République Française

Gouvernement général du Sénégal

Cercle de Bamako

Le colonel

Ordre au capitaine Pierre Marcenay et à son détachement de se rendre à marches forcées à Ségou-Sikoro et, de là, par la voie du Niger, à Tombouctou, où il se mettra à la disposition du colonel commandant la place. Les chevaux du détachement du capitaine Marcenay seront laissés en subsistance à Ségou-Sikoro.

Le lieutenant Lacour, du 72e régiment d’infanterie coloniale, commandant un détachement monté de vingt volontaires soudanais, portera le présent ordre au capitaine Marcenay, à Sikasso, et se mettra à la disposition de M. le député Barsac, chef de la mission extraparlementaire de la boucle du Niger (première section), qu’il escortera jusqu’à son point d’arrivée.
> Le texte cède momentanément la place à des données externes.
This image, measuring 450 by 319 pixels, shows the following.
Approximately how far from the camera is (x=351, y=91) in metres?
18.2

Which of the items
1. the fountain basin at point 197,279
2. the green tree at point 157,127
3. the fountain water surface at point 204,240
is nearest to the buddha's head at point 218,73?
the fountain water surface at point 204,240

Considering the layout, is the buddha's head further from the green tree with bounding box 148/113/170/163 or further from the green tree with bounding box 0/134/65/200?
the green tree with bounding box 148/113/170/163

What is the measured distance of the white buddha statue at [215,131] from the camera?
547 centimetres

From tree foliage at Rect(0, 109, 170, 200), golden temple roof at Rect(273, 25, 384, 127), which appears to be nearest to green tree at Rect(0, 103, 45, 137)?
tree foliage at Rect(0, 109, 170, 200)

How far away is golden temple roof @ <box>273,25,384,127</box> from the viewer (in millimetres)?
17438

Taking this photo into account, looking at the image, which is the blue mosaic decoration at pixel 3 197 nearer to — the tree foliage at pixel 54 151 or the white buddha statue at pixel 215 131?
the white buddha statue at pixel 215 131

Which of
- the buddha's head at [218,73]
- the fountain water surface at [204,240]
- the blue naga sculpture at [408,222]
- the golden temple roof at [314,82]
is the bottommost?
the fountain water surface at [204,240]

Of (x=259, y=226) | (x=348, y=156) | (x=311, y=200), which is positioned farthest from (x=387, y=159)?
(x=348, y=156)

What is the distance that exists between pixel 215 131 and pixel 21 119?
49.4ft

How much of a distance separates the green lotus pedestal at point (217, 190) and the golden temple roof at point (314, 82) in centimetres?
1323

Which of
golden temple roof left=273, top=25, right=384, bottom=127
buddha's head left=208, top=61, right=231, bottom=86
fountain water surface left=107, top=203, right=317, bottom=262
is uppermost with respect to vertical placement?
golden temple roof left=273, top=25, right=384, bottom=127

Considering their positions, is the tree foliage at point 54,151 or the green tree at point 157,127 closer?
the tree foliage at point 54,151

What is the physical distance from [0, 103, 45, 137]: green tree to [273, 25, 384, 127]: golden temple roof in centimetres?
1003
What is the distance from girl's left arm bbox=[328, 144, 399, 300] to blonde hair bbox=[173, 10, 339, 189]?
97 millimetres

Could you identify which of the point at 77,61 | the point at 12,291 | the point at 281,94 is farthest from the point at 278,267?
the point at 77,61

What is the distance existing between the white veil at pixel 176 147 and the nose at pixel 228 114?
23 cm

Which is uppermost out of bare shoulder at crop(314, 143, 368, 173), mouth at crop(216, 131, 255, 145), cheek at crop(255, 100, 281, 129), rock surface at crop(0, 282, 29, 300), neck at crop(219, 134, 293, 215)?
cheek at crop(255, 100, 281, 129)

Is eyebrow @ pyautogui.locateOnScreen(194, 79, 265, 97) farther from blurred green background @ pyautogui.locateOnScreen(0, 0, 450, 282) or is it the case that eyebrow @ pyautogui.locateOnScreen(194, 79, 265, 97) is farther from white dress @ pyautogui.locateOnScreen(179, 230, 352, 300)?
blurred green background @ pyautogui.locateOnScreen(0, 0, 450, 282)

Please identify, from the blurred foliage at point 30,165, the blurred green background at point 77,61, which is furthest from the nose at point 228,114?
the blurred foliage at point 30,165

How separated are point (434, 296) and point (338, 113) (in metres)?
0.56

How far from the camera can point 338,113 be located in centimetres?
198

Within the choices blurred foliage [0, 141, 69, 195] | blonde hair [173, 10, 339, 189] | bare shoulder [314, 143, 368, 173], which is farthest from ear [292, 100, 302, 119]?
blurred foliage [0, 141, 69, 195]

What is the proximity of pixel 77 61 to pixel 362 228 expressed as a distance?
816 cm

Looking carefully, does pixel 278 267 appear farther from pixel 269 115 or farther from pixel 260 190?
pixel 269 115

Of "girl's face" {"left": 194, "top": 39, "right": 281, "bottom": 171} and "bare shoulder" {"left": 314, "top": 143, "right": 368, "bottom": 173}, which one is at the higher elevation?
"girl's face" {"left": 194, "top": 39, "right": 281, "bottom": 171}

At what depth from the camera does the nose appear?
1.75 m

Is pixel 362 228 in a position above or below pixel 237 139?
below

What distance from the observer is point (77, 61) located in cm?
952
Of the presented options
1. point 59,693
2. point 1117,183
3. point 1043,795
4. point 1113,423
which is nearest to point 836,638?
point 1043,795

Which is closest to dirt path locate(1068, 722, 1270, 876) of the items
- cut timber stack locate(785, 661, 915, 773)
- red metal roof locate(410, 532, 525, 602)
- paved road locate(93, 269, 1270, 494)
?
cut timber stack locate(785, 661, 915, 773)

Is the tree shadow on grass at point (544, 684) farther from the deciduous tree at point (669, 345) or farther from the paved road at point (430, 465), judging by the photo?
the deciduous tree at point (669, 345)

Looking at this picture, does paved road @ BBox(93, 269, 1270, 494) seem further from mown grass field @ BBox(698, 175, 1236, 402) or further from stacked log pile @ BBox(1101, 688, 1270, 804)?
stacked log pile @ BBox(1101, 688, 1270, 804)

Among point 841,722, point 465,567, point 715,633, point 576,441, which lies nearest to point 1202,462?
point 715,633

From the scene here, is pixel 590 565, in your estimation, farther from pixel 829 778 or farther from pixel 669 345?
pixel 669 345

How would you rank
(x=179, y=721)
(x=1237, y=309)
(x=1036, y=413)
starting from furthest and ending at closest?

Le colonel commandant le cercle de Bamako.

Saint-Auban.

Pendant que je prends fébrilement copie, M. Barsac continue à exhaler sa mauvaise humeur.

— C’est inqualifiable ! dit-il. Nous donner vingt hommes d’escorte !… Et précisément au moment où nous nous heurtons aux pires difficultés !… Ah ! mais cela ne se passera pas ainsi !… Dès mon retour à Paris, nous verrons si la Chambre approuve qu’on traite un de ses membres avec une pareille désinvolture.

— En attendant, il faut obéir, dit le capitaine Marcenay, qui n’essaie même pas de cacher sa tristesse.

M. Barsac attire le capitaine à l’écart, mais j’ai une oreille de reporter et j’entends fort bien.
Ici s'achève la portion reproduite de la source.